**Trecho selecionado**
"""
Em novembro de 2020, o Ministério Público reclassificou o crime de sequestro para desaparecimento forçado, abrindo caminho para o julgamento dos policiais e militares envolvidos. Até o momento, oito testemunhas ou pessoas-chave no caso foram assassinadas.
Em outubro de 2023, o Comitê contra o Desaparecimento Forçado apresentou um relatório sobre o México. O Comitê registrou 111.540 pessoas desaparecidas no país entre 1º de janeiro de 1962 e 12 de setembro de 2023. O documento destaca também a relutância de algumas autoridades no país em registrar e compartilhar informações no Registro Nacional de Pessoas Desaparecidas e Não Localizadas, o que leva a crer na possibilidade de subnotificação em um número já alarmante.

América do Sul
A Colômbia tem o maior número de desaparecimentos forçados devido ao conflito com as Forças Armadas Revolucionárias da Colômbia (FARC). Dados oficiais indicam 47.259 vítimas de desaparecimento direto e mais de 120.000 desaparecimentos indiretos. De acordo com o relatório “Até que os encontremos: Vítimas de Desaparecimento Forçado na Colômbia”, seis em cada dez pessoas desapareceram durante o conflito armado entre 1996 e 2005, e duas entre 2006 e 2015.
51,4% dos casos de desaparecimento forçado na Colômbia tiveram um autor anônimo. Dos 49,6% restantes, a maioria eram grupos paramilitares (46,1%).
Em setembro de 2023, de acordo com o Cadastro Único de Vítimas (RUV), 192.440 pessoas foram registradas como desaparecimento forçado no país.
Na Argentina, milhares de pessoas desapareceram durante o chamado “Processo de Reorganização Nacional”, entre 1976 e 1983. Há controvérsias em relação aos números, já que a Comissão Nacional de Pessoas Desaparecidas estima que houve 9.000 desaparecidos, enquanto algumas organizações civis e atores políticos estimam o número em até 30.000.
"""
(Entradas de questões espaciais)
"""
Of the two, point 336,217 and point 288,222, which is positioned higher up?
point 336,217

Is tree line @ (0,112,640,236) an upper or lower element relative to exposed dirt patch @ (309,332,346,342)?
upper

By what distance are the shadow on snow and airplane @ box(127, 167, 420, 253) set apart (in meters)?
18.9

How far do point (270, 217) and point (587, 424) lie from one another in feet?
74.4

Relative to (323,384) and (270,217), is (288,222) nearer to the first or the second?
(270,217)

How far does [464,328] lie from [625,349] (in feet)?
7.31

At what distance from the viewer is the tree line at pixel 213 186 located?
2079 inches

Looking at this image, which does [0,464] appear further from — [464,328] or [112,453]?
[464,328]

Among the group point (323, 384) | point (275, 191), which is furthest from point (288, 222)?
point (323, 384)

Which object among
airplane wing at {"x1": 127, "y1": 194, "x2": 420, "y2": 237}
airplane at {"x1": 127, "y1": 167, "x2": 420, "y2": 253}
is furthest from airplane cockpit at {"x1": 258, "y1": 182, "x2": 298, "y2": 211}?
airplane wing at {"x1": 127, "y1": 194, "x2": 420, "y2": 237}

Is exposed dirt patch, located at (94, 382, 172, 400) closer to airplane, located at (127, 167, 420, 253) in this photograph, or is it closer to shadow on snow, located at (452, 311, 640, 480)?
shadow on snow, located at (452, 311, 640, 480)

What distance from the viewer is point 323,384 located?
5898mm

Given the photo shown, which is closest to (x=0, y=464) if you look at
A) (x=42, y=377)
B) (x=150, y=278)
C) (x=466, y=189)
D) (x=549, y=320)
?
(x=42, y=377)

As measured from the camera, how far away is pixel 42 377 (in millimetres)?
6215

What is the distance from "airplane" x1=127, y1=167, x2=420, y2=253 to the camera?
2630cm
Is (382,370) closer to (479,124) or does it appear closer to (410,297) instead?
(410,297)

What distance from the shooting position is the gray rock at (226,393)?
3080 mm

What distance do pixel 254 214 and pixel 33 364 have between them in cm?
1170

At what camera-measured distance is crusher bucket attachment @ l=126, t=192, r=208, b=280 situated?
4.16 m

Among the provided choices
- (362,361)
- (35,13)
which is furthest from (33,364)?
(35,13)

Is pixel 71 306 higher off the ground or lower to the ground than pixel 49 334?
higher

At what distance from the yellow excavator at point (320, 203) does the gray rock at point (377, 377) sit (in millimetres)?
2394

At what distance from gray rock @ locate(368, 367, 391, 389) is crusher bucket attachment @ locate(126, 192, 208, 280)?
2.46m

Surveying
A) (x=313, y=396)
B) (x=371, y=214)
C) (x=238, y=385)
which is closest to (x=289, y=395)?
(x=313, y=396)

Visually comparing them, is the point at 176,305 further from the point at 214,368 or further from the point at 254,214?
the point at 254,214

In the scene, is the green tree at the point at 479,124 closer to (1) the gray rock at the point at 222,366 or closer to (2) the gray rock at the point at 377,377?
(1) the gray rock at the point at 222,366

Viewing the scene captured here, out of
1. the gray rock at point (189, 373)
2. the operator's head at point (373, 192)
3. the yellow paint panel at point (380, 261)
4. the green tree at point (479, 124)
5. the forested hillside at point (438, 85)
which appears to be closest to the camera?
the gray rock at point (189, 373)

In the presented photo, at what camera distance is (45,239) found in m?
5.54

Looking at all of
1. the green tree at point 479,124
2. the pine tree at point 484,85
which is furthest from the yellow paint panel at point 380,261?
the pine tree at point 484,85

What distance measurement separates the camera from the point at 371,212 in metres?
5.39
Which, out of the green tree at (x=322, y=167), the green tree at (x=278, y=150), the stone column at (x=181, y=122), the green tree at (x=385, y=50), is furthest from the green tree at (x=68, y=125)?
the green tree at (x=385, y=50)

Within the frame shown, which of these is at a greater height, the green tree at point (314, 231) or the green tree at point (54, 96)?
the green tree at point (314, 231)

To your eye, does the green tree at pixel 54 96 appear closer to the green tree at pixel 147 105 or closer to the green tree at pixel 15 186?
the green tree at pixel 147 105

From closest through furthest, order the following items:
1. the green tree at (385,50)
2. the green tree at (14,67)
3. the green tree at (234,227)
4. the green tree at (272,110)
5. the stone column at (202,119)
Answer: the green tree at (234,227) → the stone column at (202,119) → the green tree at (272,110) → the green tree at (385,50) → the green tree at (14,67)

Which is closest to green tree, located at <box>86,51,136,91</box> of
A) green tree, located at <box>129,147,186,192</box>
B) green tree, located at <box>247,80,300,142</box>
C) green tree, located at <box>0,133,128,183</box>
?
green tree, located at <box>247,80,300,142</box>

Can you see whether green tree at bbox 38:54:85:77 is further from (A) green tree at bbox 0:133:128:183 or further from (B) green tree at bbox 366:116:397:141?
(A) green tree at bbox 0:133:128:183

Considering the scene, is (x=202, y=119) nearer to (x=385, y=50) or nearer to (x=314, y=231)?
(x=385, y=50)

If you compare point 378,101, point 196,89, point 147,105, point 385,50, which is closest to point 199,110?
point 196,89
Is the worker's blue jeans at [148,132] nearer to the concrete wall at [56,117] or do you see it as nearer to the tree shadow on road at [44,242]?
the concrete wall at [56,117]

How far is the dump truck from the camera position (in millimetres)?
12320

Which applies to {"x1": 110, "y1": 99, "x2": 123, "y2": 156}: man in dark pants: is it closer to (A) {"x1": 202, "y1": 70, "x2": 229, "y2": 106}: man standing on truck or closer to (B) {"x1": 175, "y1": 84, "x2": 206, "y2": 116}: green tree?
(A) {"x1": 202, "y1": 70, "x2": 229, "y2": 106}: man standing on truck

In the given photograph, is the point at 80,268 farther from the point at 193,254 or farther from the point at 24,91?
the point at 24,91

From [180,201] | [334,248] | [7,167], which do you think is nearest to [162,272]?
"""
**Tarefa a realizar**
Reproduza sem alterações a parte do texto sobre desaparecimentos forçados que vai de "51,4% dos casos" até "em até 30.000.".

**Resultado**
51,4% dos casos de desaparecimento forçado na Colômbia tiveram um autor anônimo. Dos 49,6% restantes, a maioria eram grupos paramilitares (46,1%).
Em setembro de 2023, de acordo com o Cadastro Único de Vítimas (RUV), 192.440 pessoas foram registradas como desaparecimento forçado no país.
Na Argentina, milhares de pessoas desapareceram durante o chamado “Processo de Reorganização Nacional”, entre 1976 e 1983. Há controvérsias em relação aos números, já que a Comissão Nacional de Pessoas Desaparecidas estima que houve 9.000 desaparecidos, enquanto algumas organizações civis e atores políticos estimam o número em até 30.000.